4. The effect of type of volatile anesthetics and M-Entropy guidance of anesthesia depth on
postoperative recovery: A double-blind randomized controlled trial
Patients will be randomized by a computer-generated list into one of the four groups,
desflurane with usual care (N=20), desflurane with M-Entropy guidance (N=20), sevoflurane
with usual care (N=20), and sevoflurane with M-Entropy guidance (N=20). At the operating
room, a M-Entropy™ sensor and S/5™ module (GE Healthcare, Helsinki, Finland) will be applied
to all patients' forehead before induction of anesthesia according to the manufacturer's
recommendations. This will be connected to a M-Entropy Monitor that will be concealed from
the patients and operators.
In the M-Entropy group, dosage of volatile anesthetics will be adjusted to achieve the
Response and State Entropy value between 40 and 60 from the start of anesthesia to the end of
surgery.

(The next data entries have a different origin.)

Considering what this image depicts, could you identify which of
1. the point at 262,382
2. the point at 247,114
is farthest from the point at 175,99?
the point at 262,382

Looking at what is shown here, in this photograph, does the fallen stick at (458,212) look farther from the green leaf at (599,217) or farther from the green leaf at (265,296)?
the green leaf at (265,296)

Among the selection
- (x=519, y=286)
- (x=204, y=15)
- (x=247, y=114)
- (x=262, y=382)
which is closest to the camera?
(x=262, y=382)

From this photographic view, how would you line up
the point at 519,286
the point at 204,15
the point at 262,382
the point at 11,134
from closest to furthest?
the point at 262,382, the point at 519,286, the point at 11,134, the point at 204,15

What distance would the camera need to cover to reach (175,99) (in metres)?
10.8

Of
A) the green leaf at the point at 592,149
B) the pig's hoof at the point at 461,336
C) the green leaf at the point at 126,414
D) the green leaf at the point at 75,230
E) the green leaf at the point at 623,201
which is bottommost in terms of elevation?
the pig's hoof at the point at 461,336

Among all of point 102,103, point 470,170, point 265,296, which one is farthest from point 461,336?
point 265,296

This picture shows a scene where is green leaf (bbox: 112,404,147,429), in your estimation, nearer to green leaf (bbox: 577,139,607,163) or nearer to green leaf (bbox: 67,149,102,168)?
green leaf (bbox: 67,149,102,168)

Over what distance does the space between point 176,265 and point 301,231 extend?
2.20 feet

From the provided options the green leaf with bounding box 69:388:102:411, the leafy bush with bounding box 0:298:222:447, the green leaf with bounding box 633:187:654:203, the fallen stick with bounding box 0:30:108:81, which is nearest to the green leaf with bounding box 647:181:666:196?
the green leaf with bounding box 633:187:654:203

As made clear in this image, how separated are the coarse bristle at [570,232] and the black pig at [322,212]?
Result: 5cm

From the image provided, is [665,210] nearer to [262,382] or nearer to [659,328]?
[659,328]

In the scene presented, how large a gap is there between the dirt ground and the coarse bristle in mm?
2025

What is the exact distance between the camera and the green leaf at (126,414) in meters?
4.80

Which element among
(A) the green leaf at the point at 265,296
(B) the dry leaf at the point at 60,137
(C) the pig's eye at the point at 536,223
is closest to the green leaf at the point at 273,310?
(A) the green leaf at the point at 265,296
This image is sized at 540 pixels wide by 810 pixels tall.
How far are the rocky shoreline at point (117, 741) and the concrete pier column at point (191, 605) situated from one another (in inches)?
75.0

In the usual care group, dosage of volatile anesthetics will be titrated according
to clinical judgment. This will be to maintain arterial pressure within 20% range of the
baseline and the heart rate within the range 50 to 100 beats/min. In case of signs of
inadequate anesthesia (e.g. movement, cough and swallowing), anesthetic dose will be
increased. M-Entropy monitoring will be continued in the usual care group, but the Entropy
number and EEG waveform will be concealed from the anesthetist in charge. Entropy values,
hemodynamic, and expiratory gas data will be recorded in 5-min intervals. In all patients,
cessation of general anesthesia will be timed to facilitate early awakening after wound
closure. All patients will be decurarized from rocuronium-induced neuromuscular blockade with
sugammadex dosed at 2 mg/kg ideal body weight + 40%.